We come to appreciate how important the long civic generation has been to American community life just as its members are retiring.Robert D. Putnam

Social connectedness predicts health and happiness more than any other factor, including weight, diet, exercise, income and wealth. Joining a club that meets once a month improves your health as much as quitting smoking improves it.

Act In Concert

At the turn of the 20th century, conditions in the United States showed remarkable similarity to those at the turn of the 21st century. An influx of refugees, mass migration to cities and new technologies created a social capital deficit. Disease, crime and racism spread through urban slums nationwide, and political corruption spiked. Americans responded with intense civic engagement. Social and civic clubs formed, citizens and government entities invested in public parks and kindergartens and worker unions took root. This widespread spirit of civic connectedness and social purpose changed US history.

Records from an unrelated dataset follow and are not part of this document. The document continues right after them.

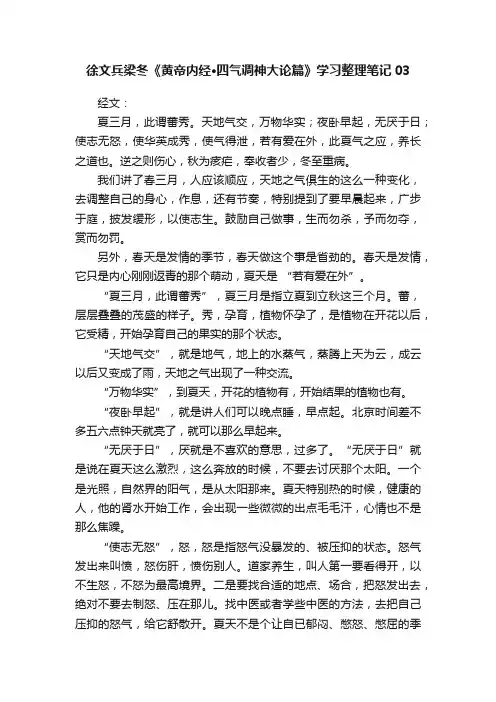 徐文兵梁冬《黄帝内经·四气调神大论篇》学习整理笔记03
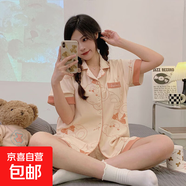 日系卡通睡衣女開衫短袖棉質(zhì)外穿宅家慵懶風(fēng)學(xué)生宿舍家居服兩件套 D.M-104英文小熊開衫雙短 2XL
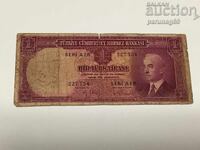 Турция 1 лира 1942 година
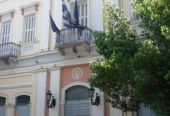 Στη "φάκα" 10 Πατρινοί για "μαϊμού" προνοιακά επιδόματα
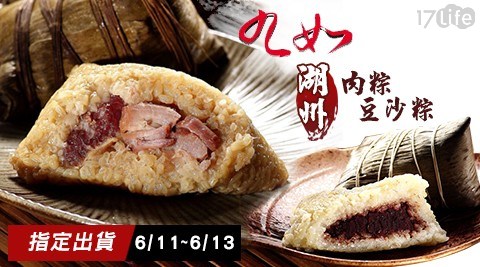 【九如商號】湖州肉粽/湖州豆沙粽(5入/組)任選1組,共 【九如商號】湖州肉粽/湖州豆沙粽(5入/組)任選1組,共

Americans need to reconnect with one another. That is the simple argument of this book. Robert D. Putnam

Putnam is adamant that individuals, groups and governments must act in concert to prevent further degradation of American social capital. In his view, everyone must work to make sure that new and future generations return to the level of civic-mindedness exhibited by those born between 1910 and 1940. Doing so will rescue communities, the nation and individuals.

Accurately Disheartening

Putnam’s erudition, staggering intelligence and in-depth research combine to create a thoroughly disheartening but difficult to contradict read. Even more disheartening is that Putnam wrote it before the internet further increased American isolation and before COVID-19 fractured almost every in-person social connection Putnam insists are essential to civic and personal health. Everything that makes up the new normal seems destructive to social connection. Hopefully, then, his dire, thorough description of this social malady will inspire you to work against it. 

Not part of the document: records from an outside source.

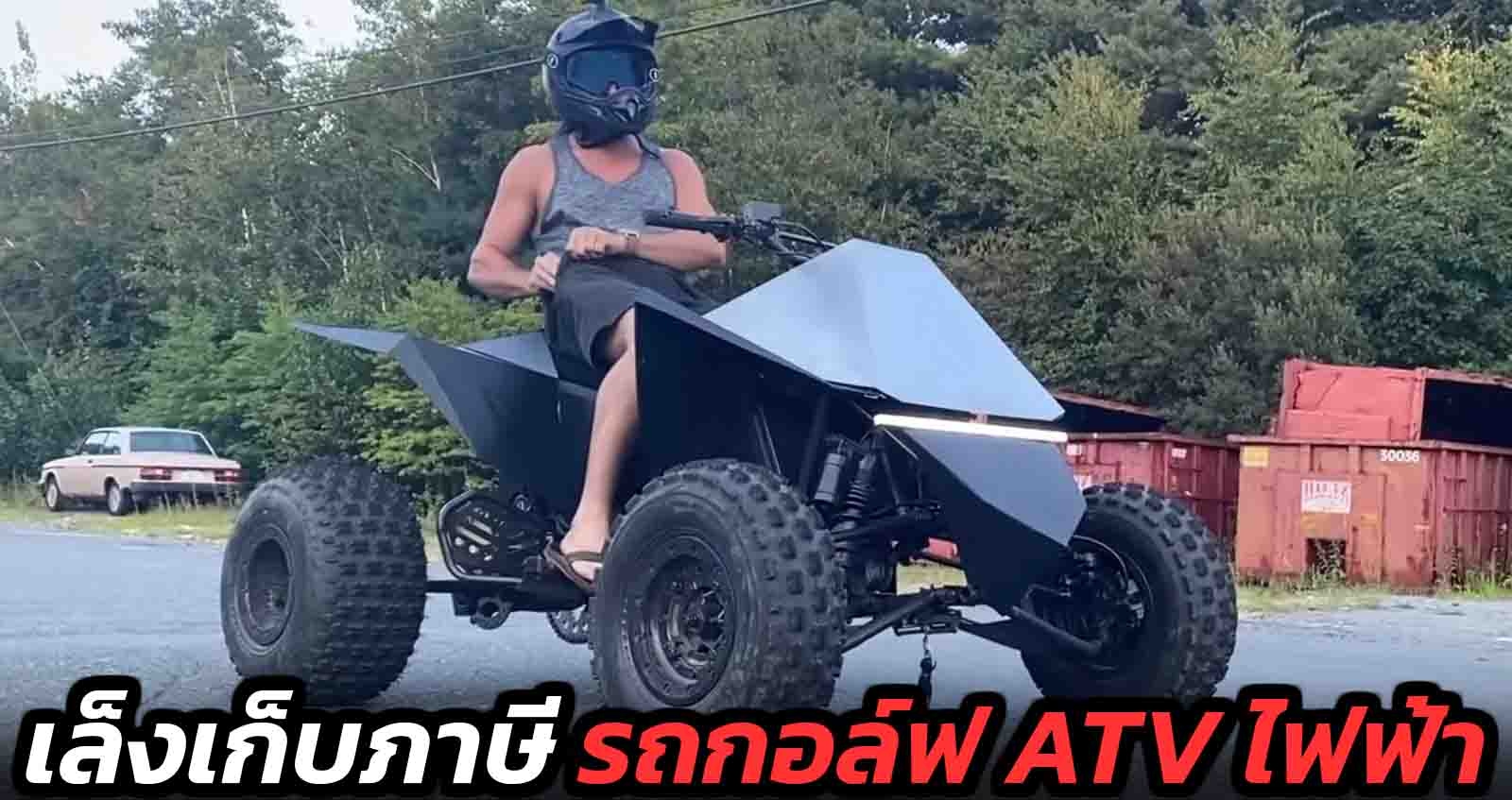 เล็งเก็บภาษี รถกอล์ฟ – ATV ไฟฟ้า รถบักกี้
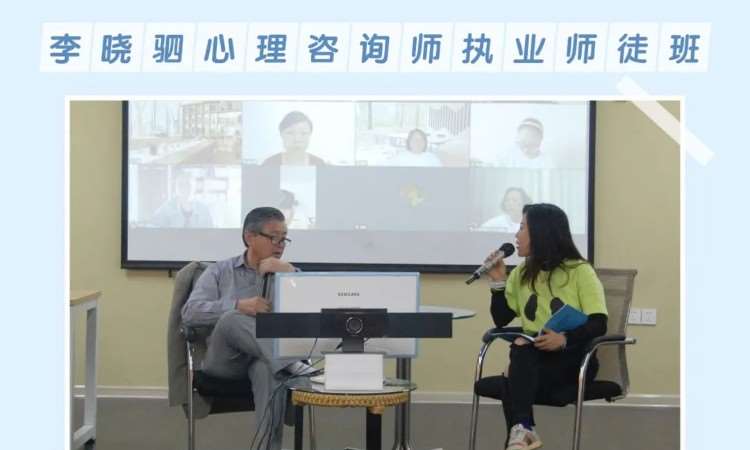 长沙二级心理咨询师培训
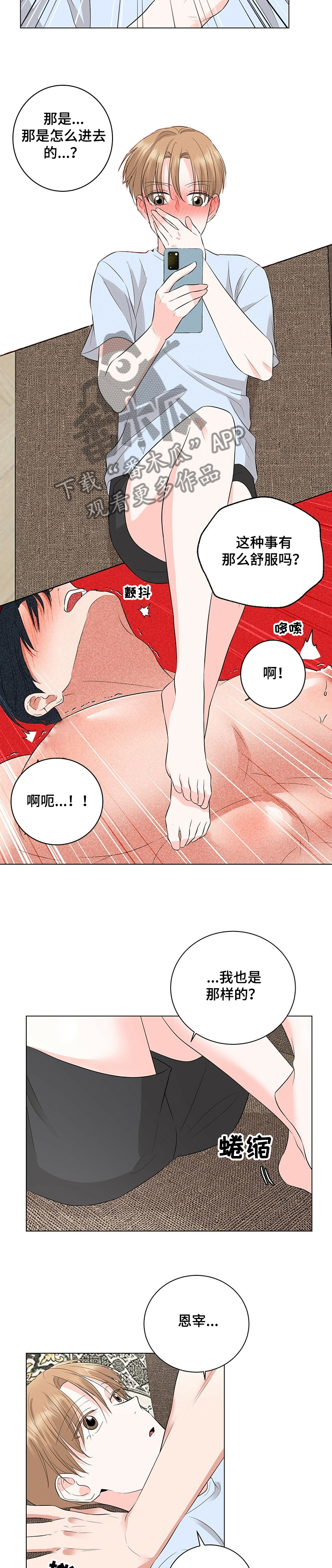 第23章：同志？3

Even Putnam offers a slightly more optimistic take in his 2020 book, The Upswing: How America Came Together a Century Ago and How We Can Do It Again, an update of Bowling Alone co-written with Shaylyn Romney Garrett. In it, he traces the path of American economics, politics, society and culture. He restates that the nation functions best when it supports all of its people and strikes the right balance between two core concepts: an open door to opportunity for everyone and each person’s independent individualism.

Robert D. Putnam also wrote Our Kids: The American Dream in Crisis, and he edited Democracies in Flux: The Evolution of Social Capital in Contemporary Society. He co-wrote The Upswing with Shaylyn Romney Garrett; Better Together: Restoring the American Community with Lewis M. Feldstein; American Grace: How Religion Divides and Unites Us with David E. Campbell; and Hanging Together: Cooperation and Conflict in the Seven-Power Summits with Nicholas Bayne.